Dans cet article, Tom Gallagher soutient que la Roumanie n’était pas prête pour adhérer à l’UE et que la décision de la Commission a été encouragée par une alliance improbable entre les entreprises et la gauche européennes.
The author writes that the need for Romania’s support in the conflict over Kosovo in 1999 began moves by member states to offer Romania membership. This was despite the fact that eight years ago the country was viewed as a ‘lost cause’ in Brussels, with no chance of accession. The author believes that the process has been driven by European leftists (including former EU commissioner for enlargement, Günter Verheugen), sympathetic to the Social Democrat Party (PDS) and European business, greedy for new markets.
Gallagher highlights the unique condition of Romania, a country that is described as having witnessed more years of continuous economic decline after 1989 than any comparable country. Moreover, Romania’s political system has been dominated by the PDS, the heirs of the Communists and a “network of businessmen who mouth left-wing platitudes while systematically grabbing the most desirable economic plums for themselves”.

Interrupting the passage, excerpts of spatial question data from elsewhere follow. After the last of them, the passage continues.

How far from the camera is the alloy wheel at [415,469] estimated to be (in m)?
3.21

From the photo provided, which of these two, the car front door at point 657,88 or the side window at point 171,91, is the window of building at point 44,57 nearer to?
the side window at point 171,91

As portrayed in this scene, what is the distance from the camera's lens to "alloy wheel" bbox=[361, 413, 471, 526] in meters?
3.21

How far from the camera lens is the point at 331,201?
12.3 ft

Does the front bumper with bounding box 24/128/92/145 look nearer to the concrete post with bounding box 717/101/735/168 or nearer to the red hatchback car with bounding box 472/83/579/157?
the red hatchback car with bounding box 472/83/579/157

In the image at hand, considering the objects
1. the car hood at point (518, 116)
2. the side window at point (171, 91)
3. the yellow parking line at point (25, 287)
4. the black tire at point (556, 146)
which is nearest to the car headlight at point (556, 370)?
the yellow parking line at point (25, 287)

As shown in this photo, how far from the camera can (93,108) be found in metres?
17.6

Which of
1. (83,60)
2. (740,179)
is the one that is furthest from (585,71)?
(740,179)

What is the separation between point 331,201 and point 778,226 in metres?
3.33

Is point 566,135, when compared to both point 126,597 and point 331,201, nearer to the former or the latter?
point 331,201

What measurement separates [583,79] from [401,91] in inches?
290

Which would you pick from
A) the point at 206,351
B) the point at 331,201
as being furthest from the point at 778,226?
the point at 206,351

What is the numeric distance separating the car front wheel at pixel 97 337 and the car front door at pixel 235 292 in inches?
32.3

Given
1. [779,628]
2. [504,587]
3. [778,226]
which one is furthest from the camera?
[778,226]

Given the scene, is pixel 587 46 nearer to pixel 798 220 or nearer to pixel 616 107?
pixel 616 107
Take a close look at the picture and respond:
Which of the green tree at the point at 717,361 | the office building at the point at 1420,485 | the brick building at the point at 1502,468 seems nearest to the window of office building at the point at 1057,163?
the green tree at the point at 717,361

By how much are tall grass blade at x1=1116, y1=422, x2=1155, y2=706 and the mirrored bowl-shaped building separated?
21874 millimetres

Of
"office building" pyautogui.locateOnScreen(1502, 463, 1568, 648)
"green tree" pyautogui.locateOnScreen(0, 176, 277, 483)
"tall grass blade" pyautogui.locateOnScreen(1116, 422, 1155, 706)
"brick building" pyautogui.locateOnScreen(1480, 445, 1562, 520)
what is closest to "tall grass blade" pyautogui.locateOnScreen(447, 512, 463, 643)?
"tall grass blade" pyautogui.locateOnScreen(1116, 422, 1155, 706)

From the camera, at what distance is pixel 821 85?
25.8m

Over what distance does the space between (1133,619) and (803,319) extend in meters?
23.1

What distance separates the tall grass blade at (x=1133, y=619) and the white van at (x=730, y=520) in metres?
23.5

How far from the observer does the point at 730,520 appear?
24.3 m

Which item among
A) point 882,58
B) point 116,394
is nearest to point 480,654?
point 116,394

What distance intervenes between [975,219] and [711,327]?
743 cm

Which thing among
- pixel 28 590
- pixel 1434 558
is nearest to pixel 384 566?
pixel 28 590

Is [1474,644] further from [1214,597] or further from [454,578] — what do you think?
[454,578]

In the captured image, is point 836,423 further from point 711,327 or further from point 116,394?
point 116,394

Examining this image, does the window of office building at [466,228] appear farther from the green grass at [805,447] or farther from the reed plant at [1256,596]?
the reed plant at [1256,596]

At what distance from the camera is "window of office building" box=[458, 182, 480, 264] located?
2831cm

The author continues by lambasting the EU’s enlargement policies in the region, writing that: “Its eagle-eyed insistence that International Monetary Fund-licensed medicine be swallowed in large doses while true democracy can wait has led to the emergence of a string of leaders…who are no friends of perceived western values because they can see the double-standards attached to them.” Adrian Nastase, the ex-prime minister who negotiated for four years with the EU, is cited as being an example in case.
The article comes to the conclusion that Romania’s accession will benefit only a tiny group of elites and foreign investors, ultimately leading to a “consolidation of backwardness”. The one undeniable gain, in the opinion of the author, is that ordinary people will win the right to emigrate – “which millions are sure to do”.